I have learned to recognize the signs of vertigo’s approach, and if I am still enough, breathe, and wait, sometimes it drifts on past, a visitor waving farewell. I lay the phone down beside me, turn on my side, try to focus, but the world feels huge. The four corners of the room in the farmhouse cottage are round with shadows, and from the window in the room beyond this one, the edges of light from the field flicker. I focus, remembering the headlines I’ve read on my phone, one headline amidst the chatter, a piece I read. The sky has changed. Inuit elders say that the earth has shifted, wobbled. The elders declare that the position of sun, moon, and stars have all changed, causing changes in the temperature. The sun is higher, warmer. The wind is stronger, the weather harder to predict. The world, they say, is now tilted.

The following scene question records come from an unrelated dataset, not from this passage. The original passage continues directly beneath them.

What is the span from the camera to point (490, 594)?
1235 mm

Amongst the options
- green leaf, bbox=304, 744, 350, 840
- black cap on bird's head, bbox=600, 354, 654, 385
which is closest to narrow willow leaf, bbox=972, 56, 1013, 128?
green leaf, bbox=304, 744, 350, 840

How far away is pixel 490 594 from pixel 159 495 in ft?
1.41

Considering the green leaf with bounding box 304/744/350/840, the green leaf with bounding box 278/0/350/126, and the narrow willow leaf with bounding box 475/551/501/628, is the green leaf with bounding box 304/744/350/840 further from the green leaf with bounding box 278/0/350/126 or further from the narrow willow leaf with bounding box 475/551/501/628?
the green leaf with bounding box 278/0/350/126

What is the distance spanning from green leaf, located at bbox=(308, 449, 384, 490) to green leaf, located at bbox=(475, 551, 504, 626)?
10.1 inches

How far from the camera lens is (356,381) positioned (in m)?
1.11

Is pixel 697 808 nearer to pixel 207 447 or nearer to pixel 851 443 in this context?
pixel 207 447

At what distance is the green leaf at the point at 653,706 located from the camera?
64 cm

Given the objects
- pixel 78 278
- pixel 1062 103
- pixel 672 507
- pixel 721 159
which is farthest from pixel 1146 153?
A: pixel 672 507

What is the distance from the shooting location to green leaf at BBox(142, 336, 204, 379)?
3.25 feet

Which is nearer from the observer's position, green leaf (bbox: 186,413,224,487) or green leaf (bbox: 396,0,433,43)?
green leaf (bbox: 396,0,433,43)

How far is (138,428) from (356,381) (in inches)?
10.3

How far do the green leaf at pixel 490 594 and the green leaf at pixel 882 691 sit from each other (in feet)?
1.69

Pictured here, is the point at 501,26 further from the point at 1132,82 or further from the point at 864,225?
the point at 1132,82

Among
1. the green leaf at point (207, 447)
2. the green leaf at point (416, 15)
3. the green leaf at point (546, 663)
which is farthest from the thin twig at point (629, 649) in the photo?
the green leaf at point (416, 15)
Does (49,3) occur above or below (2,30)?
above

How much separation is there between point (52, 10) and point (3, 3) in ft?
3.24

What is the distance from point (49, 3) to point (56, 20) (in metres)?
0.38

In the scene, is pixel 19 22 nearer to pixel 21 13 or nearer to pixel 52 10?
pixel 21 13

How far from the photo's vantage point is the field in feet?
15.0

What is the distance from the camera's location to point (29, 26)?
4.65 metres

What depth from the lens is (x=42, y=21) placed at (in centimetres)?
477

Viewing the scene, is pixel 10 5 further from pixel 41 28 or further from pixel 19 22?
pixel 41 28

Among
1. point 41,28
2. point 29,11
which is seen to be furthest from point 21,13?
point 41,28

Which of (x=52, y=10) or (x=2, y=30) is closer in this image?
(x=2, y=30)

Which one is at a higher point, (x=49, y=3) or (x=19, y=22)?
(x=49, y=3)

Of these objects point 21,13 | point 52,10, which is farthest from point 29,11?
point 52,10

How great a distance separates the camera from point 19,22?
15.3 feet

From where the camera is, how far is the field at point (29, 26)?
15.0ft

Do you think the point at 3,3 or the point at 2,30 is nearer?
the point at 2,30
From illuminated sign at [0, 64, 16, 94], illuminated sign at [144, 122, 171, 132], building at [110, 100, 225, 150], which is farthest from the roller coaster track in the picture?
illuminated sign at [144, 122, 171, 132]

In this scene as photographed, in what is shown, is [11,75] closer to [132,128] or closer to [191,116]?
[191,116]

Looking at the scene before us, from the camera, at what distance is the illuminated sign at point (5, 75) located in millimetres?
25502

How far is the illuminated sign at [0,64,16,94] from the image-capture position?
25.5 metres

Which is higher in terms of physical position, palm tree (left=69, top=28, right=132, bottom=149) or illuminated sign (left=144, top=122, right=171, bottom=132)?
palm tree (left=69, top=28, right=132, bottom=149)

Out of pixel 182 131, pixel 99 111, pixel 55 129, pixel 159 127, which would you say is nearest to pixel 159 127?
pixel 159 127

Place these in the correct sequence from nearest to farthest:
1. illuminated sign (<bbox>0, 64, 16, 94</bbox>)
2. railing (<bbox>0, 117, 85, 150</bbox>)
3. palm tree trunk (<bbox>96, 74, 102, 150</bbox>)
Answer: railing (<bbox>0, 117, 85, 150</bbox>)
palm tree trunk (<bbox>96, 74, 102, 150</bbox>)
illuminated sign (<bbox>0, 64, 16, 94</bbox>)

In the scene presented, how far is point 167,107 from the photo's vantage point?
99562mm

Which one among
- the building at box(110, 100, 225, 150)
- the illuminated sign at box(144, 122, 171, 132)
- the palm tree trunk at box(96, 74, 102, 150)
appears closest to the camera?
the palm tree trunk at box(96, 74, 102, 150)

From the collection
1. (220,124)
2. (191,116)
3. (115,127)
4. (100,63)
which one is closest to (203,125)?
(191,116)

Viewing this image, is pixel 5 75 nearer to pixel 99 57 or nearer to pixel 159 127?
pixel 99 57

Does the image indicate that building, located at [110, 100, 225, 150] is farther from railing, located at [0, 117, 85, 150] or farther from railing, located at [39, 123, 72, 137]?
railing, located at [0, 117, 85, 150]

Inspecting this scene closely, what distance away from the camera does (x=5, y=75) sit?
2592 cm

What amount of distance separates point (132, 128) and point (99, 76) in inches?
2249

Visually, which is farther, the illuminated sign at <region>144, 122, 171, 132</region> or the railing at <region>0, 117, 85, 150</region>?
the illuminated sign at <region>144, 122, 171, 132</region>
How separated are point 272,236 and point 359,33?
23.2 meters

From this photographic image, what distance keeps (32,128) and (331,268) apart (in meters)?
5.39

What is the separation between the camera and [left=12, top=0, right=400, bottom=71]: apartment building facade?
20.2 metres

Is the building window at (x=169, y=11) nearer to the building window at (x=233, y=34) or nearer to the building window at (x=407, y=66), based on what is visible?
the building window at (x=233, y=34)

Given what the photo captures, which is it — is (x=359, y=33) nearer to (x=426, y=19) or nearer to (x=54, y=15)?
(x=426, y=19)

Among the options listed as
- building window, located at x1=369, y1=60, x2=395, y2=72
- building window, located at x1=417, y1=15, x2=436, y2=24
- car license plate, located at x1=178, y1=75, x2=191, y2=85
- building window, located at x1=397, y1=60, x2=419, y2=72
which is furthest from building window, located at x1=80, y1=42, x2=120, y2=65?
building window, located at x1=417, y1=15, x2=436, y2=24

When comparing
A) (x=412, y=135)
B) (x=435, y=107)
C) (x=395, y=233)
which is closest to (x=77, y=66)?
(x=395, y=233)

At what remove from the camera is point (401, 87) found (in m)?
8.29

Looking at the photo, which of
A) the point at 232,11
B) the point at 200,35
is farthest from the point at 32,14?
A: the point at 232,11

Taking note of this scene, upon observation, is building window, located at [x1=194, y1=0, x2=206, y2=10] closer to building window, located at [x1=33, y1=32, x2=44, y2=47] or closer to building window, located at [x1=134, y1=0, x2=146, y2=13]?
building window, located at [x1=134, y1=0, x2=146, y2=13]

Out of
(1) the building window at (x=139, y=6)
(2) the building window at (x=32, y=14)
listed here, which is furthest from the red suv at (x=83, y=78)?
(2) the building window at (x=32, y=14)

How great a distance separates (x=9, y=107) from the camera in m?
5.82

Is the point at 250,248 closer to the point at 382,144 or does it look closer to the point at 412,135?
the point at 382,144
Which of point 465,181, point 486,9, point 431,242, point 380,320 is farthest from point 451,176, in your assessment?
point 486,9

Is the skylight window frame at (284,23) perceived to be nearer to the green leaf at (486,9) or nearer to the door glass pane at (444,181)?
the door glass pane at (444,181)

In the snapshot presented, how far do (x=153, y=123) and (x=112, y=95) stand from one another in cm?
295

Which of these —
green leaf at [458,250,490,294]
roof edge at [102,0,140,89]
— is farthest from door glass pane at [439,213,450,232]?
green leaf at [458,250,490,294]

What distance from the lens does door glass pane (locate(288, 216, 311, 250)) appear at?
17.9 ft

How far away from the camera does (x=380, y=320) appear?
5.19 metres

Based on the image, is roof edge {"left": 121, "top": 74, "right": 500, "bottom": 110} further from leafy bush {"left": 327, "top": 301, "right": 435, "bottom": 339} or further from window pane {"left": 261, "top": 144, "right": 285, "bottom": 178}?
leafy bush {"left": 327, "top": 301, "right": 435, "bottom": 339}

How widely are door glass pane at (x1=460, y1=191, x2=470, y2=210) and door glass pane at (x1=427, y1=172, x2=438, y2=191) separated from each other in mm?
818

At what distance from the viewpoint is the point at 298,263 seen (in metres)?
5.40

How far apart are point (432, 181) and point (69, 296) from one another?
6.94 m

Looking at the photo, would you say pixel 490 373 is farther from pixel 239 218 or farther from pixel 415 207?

If I act quickly, I tell myself, I can keep the vertigo at bay. In my bedside drawer is a vial of the meclizine. Beside my bed is a clear space of floor where I can kneel, maneuver my head to the right, to the right again, until undizziness comes. Or maybe I can get up in time. I can feel my way across the room to the painting I admire most. I love to stand in front of it and study the red petals of the flowers, the solid, slender vase. I could get up now, if I’m quick, and feel my way to that painting in the dark, lay my hands against the thick edges of the paint, the lines and swirls, the shadows and spaces and light and dark. Between the red, painted world in the dark, and the huge, tilting world beyond, there just might be a still space, one that I can slide into and hold onto for a little while.

 

Of course, what happens on nights like that, on nights when vertigo happens, is that I am spun backwards in time, taken back and back. That one night. Was there a half moon? Did it shine between the branches of the stone pear tree in the bottom land by the outhouse? Did light shimmer and break in the tin pan of rainwater for washing my mother’s hair? The night was a broken mirror in the dark, a world made of fragments that I reorder into beauty in my memory. But it was not. That world was a rusted-out wringer washer beside a five-room house, the bodies of butchered hogs hanging up in the smokehouse. My grandmother’s palms, red from sulfur water, hands red from the shirts she scrubbed, her back bent over a wash board. That world was hard, lean, poor. By day, my grandfather was a deep miner, as were my uncle, and my cousins, and their cousins, and so on unto now, a broken world made of who owns what and who does not. And at forty, fifty, I am still climbing that path back up in the dark. Don’t touch anything, my mother says, and I am still trying to obey. Climb the hill back up from all of it, and don’t look back. And yet I do, again and again and again. I am dizzy with the looking back and ahead, back and ahead, to who I was and who I am not and who I am.